Clearly, the wording that Ruby utilizes to describe the rape sounds almost mechanical, “he took me upstairs,” “he laid me down on the bed,” “began the intercourse,” and “when it was finished he left.” In most instances, one of the places where individuals feel the safest is in the privacy of their own home. However, Doc Adams took that sense of security away from Ruby by raping her and then threatening her life. Doc Adams was clear in his warning to Ruby; she was a strong woman who came face to face with Doc Adams and she knew what the warning meant for her and her family. In the book, Jim Crow’s Legacy, nearly 100 older African American respondents were interviewed; several of the respondents mentioned that if a man saw a woman they wanted they just took her [10]. We see in Ruby’s statement that Doc Adams didn’t fear the police, prosecution, or Ruby’s husband, Sam. He felt he had the right to stop by her house, at any time of the day, and rape her. In the quote, the idea of the metaphor that Ruby wasn’t green is questionable green in terms of money or green in terms of her understanding of what paramour rights were in the Jim Crow south. This statement could have implied that she was not a virgin and understood that in a society that has a foundation of systemic racism that she knew that she had no choice but to allow Doc Adams to do whatever he wanted to do with her body and that there would be severe consequences for her and her family if she didn’t comply.

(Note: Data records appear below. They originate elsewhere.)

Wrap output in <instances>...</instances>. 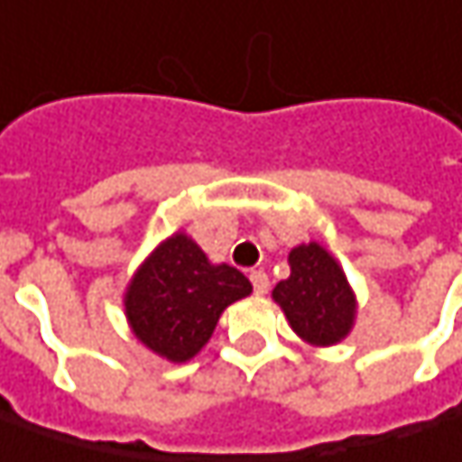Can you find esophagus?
Segmentation results:
<instances>
[{
	"instance_id": "34e87169",
	"label": "esophagus",
	"mask_w": 462,
	"mask_h": 462,
	"mask_svg": "<svg viewBox=\"0 0 462 462\" xmlns=\"http://www.w3.org/2000/svg\"><path fill=\"white\" fill-rule=\"evenodd\" d=\"M251 285H254L256 295H266L269 292V277H266V272H251Z\"/></svg>"
}]
</instances>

Systemic racism: Black women pregnant with rapist’s child

Ruby’s testimony about the pregnancy exemplifies the historical foundation of systemic racism. Throughout history Black women have given birth to the child of their rapist. In the testimony Ruby recalls the circumstances of the birth of her first child with Doc Adams:

I became pregnant in 1951 in October. She was born July 15, 1950. No, this was in 1950, and the baby was born in 1951. Now she is a year old. Maybe fifteen months old. He [Dr. Adams] told me to go to Valdosta to Dr. Saunders at Little-Griffin Hospital. I went there and the baby was born there. I stayed three days and came back to Live Oak. They [Dr. Saunders and Dr. Adams] were first cousins; I understood him to say. He [Doc Adams] came out the next morning after I came home that afternoon and begun treating me and until the tenth or twelfth day was up he came out pretty near, practically, every day, and he treated the baby and me; he took care of the baby and he took care of me until I got up. [Did you ask Dr. Adams for the birth certificate?] Yes, I did I told him that I had not received a birth certificate for my baby yet, and I was supposed to receive a certificate around a month after the baby was born, and I asked him if he would get it for me, and he told me, “Why, I have it, and I am going to keep it until you tell me, until you do as I say do. He told me that the baby’s name was made in his last name.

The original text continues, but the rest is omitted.